Добавить в цитаты Настройки чтения

Страница 71 из 156

— Этот кинжал я возьму себе. Тебя в пути он не спасёт, а скорее погубит. Рыцаря охотно прикончат, чтобы завладеть этой драгоценной безделушкой. Остерегайся, Гуго, иметь оружие, украшенное драгоценностями. Половину денег получат мои сержанты. Я не беден, а у них — семьи. Вторую половину вы с Жаком возьмите себе.

— Здесь целое состояние, мессир, я не могу этого принять. И не хочу брать в руки золото, запачканное кровью.

— Да неужели ты думаешь, что хоть раз в жизни держал в руках золото, не запачканное кровью? Любая монета омыта кровью с примесями пота и слёз, а так же некоторых других веществ, названия которых я даже не хочу упоминать. Ты брезгуешь этим золотом? Ну что ж, давай оставим его здесь, на поляне. Не позднее, чем завтра на эти монеты хлынет новая кровь. А ты обрати трату запачканных денег в молитву, очисти их, омой своими слезами. Да не забудь заказать панихиду по убиенным нами разбойникам.

— Ах, мессир. У меня недавно умер отец. Если бы вы смогли стать моим приемным отцом!

— Охотно усыновил бы тебя, Гуго, но тебе не нужен мой замок. Твоя судьба — в Иерусалиме.

— Так отправимся вместе в Святой Град!

— Не могу по причинам, о которых не спрашивай. Но я надеюсь, что моя душа хоть на миг перенесётся в Иерусалим, когда ты у Гроба Господня помолишься о бароне фон Зегенгейме.

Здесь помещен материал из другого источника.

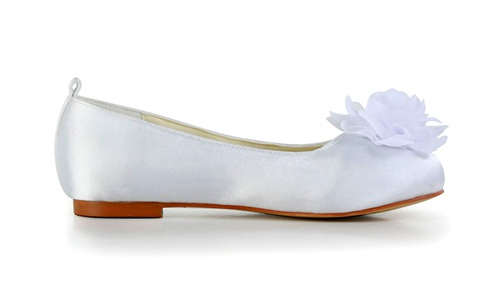 Flat communion shoes by dyeable satin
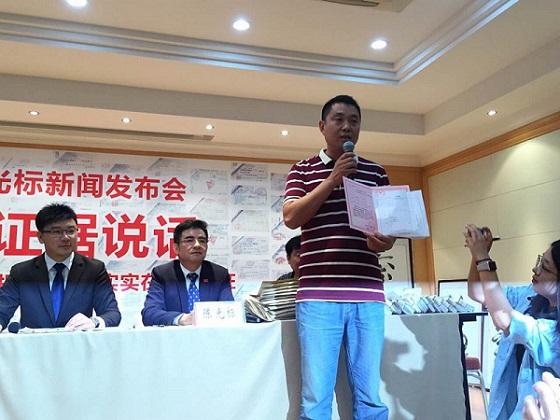 陈光标家乡村书记出示老年活动中心产权证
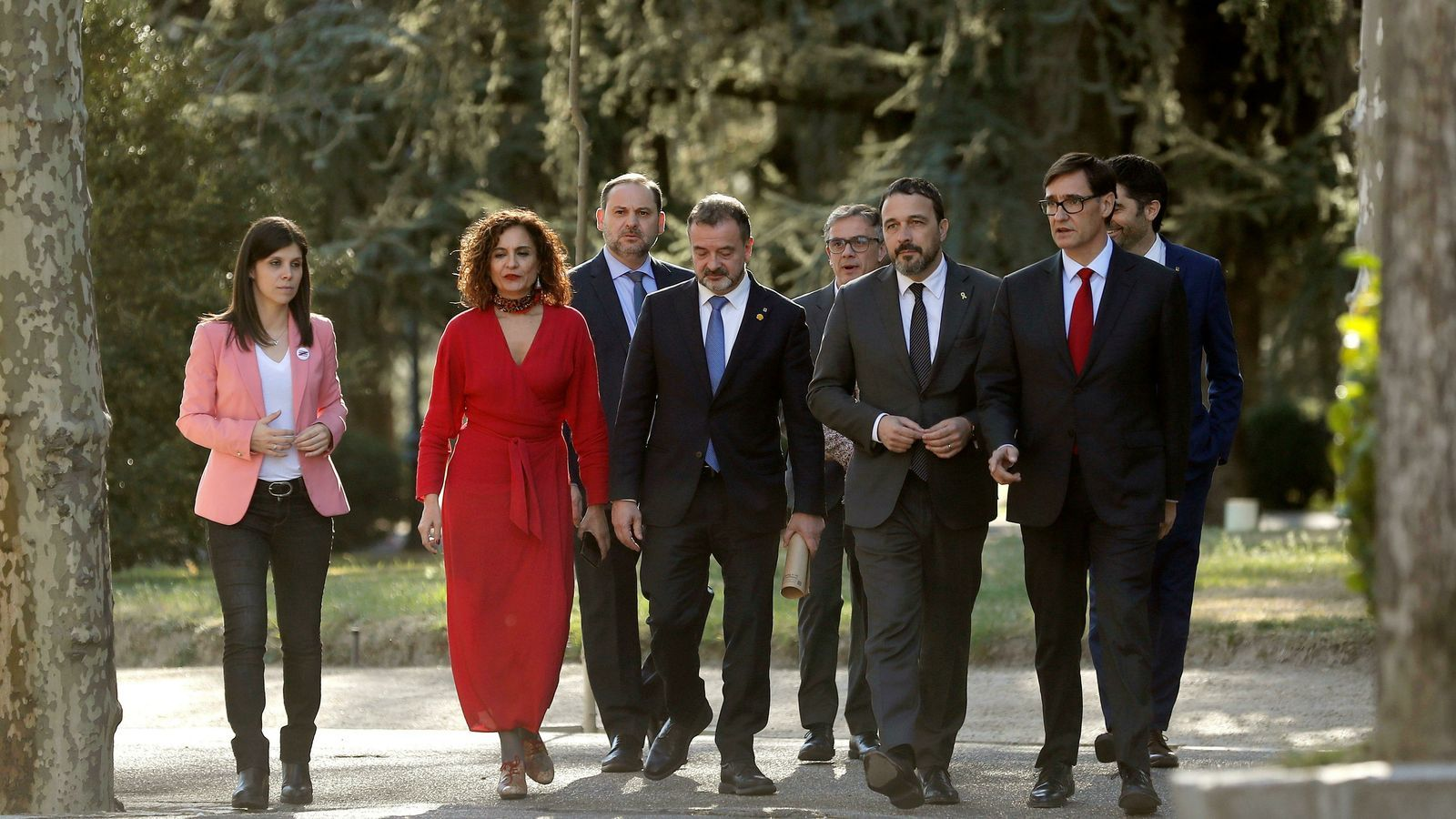 Alguns dels representants dels dos governs que formen la taula de diàleg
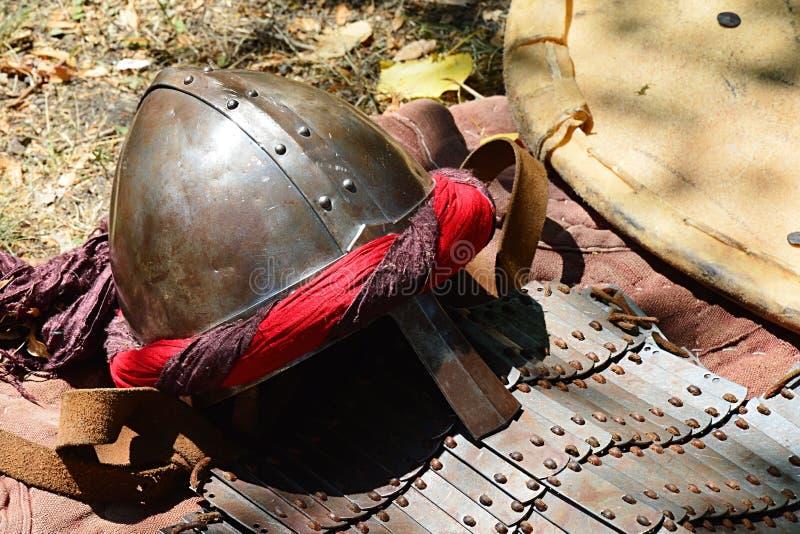 Casco cónico con la visera del yelmo y tipo árabe de Oriente Medio de decoración, armadura de placa temprana y escudo de la comet imagen de archivo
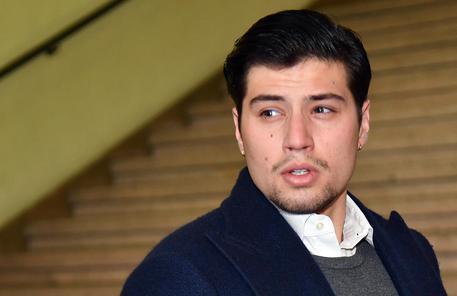 Aggressione a Bettarini jr, fuori dal carcere l'accoltellatore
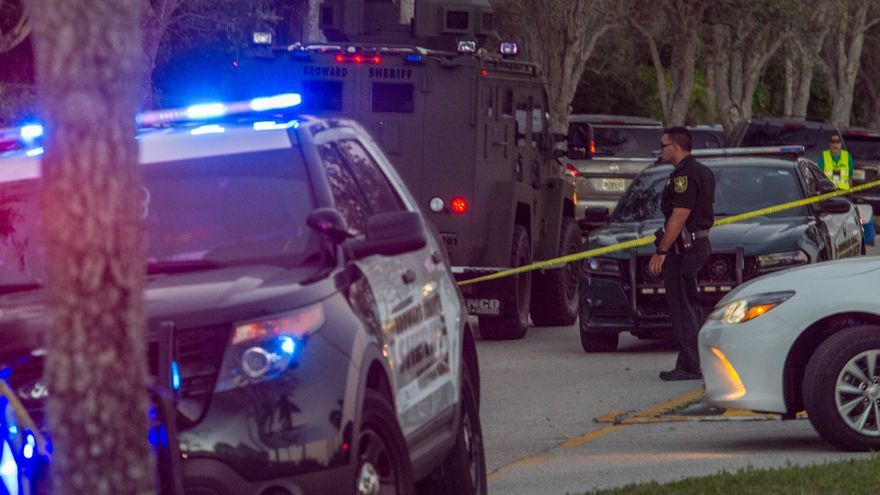 Al menos ocho muertos durante un tiroteo en un almacén postal de Estados Unidos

Дальше они шли в новой одежде, подаренной бароном, имея достаточно средств для пропитания и для раздачи милостыни. Шли под проливными дождями, под испепеляющим солнцем, под пронизывающими ветрами. Всё это стало привычным. Гуго был счастлив осознанием того, что теперь он пьёт свою чашу страданий. Привычным стало и то, что дороги кишели бандитами, которые, прикрываясь одеждами пилигримов, грабили тех, чьими одеждами прикрывались. А порою и настоящие пилигримы, искренне стремившиеся ко Гробу Господню, так же искренне грабили местных жителей, которые, впрочем, тоже не были ангелами и при случае охотно грабили пилигримов. Это не считая профессиональных разбойников, подобных тем, которых они с бароном вырезали в лесу. На путях Господних все грабили всех.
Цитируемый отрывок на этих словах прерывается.